On a damp Tuesday night in mid-April, I made my way down to a pub about a mile from my local. My partner and I had been meaning to try out the quiz night for several weeks. If not quite a shock, it felt odd to be presented with the latest Inquizition offering. It was as good and evenly judged as ever, though it was hard to shake the slight feeling of deja vu and deflation. All the right questions were being asked, just in the wrong pub. The host felt unfamiliar, as did the setting. We got through it fine, though the cosiness and vaguely conspiratorial feeling of the best quizzes was missing.

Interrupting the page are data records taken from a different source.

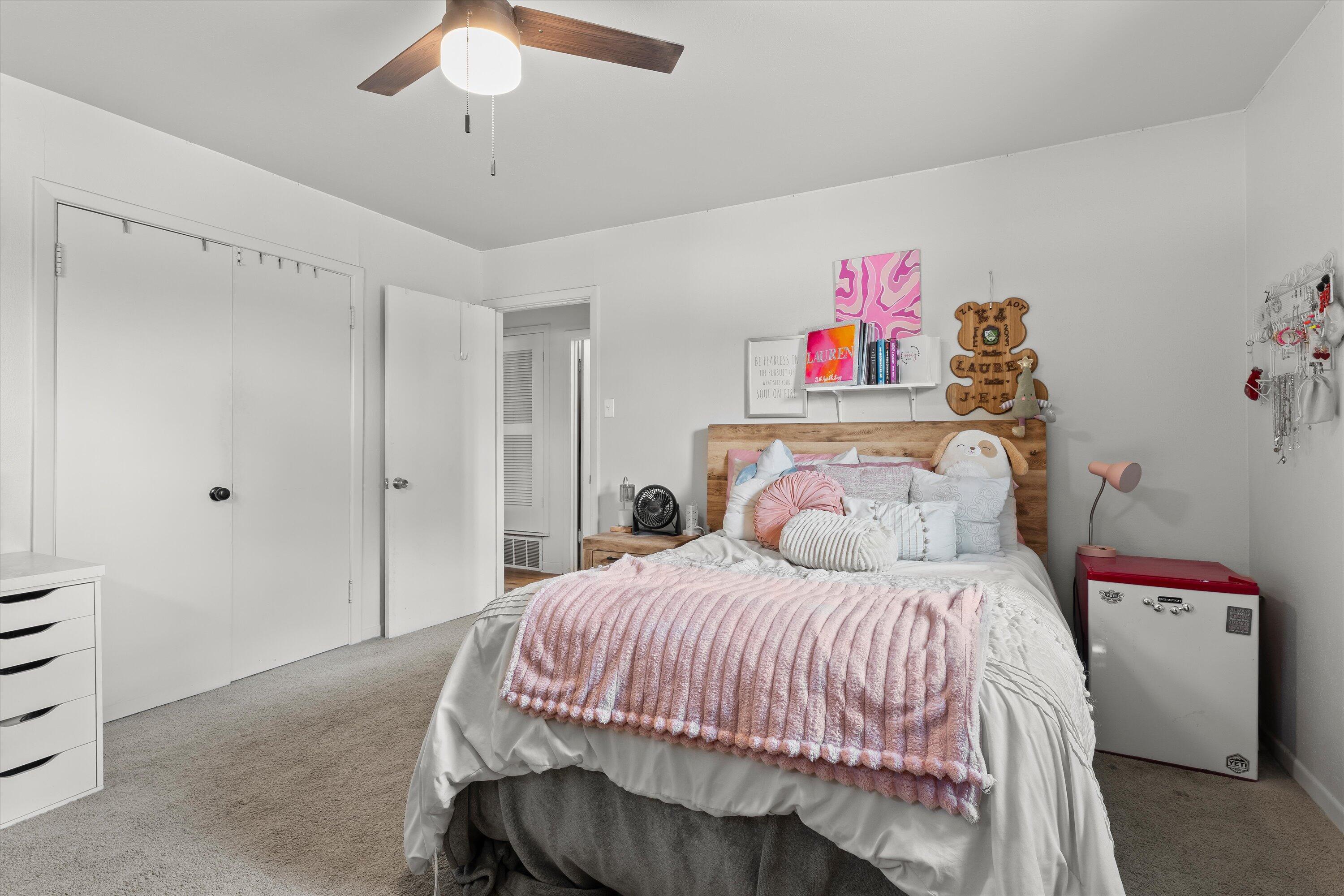 3102 49th Street Lubbock, TX 79413 - Photo 16 of 32 20-3102 49th St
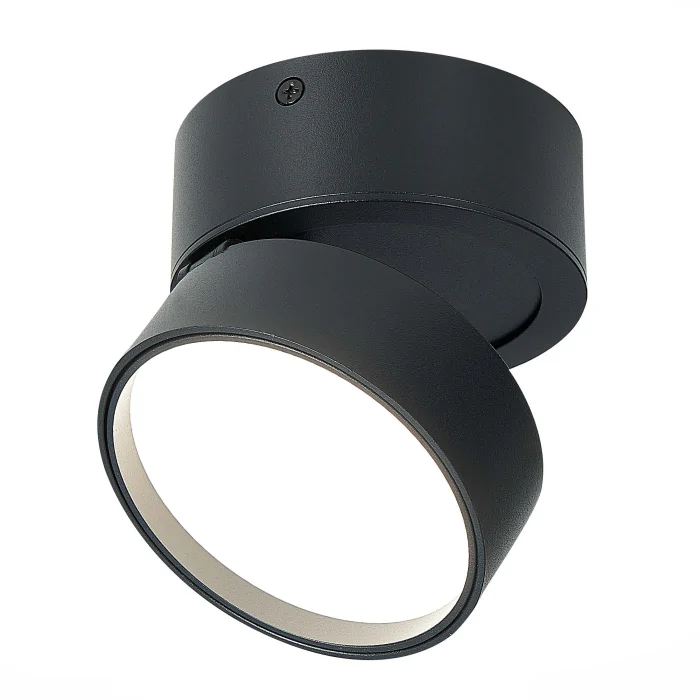 Светильник потолочный поворотный ST651.442.14 ST LUCE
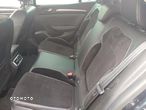 Renault Megane 1.3 TCe FAP Limited EDC - 11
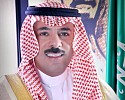 الملحم: تسجيل واحة الاحساء في قائمة التراث العالمي يمثل إقرارا عالميا بقيمتها التاريخية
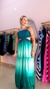 VESTIDO MARCELE - comprar online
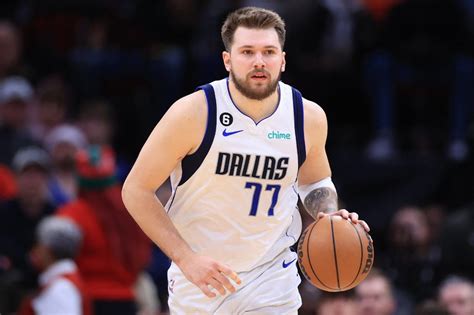 NBA Luka Doncic 的图像结果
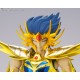 Myth Cloth EX Cancer Deathmask Revival 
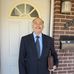 Ruben Soltero Sr. - Facebook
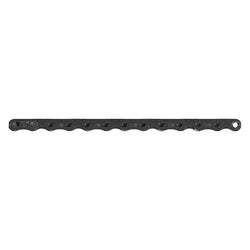 Sram XO T-Type 12sp Chain Black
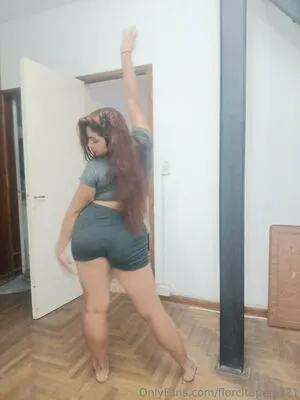 Florcitaperez21 OnlyFans Leaked Free Thumbnail Picture - #iAEX3OKWRb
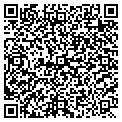 QR code with Mahantongo Masonry contacts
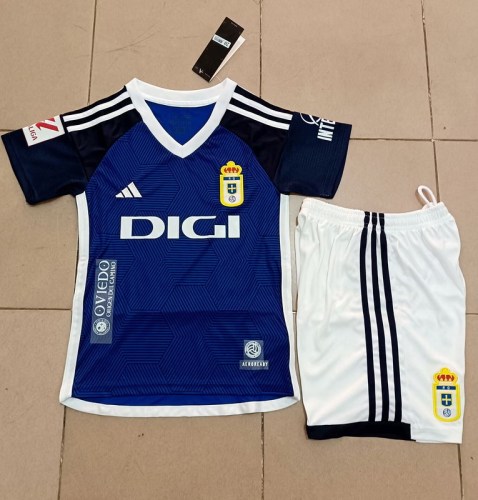 Kids Soccer Jersey-019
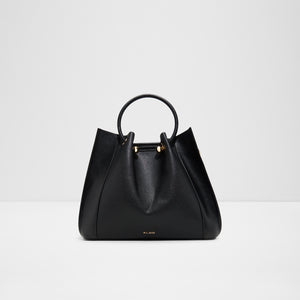 Maxia / Satchel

This evidently wasn’t the case in Margate. I had wanted to know what kept Mark Cridland coming back, year after year. It was the buzz, although there had been changes during his time in the hot seat. “I’ve seen quite a few places bringing in the online quizzes,” he explained. It wasn’t something he felt much enthusiasm over. “People have told me that it isn’t the same as having a quizmaster. For one thing, you can’t argue against the computer.” At heart, it was a simple format, with simple joys. “People love to argue the toss over anything. It’s a little community, isn’t it? And that’s what pubs are made for.”
• This article was amended on 12 June 2023 to correct Susan Edwards’ name.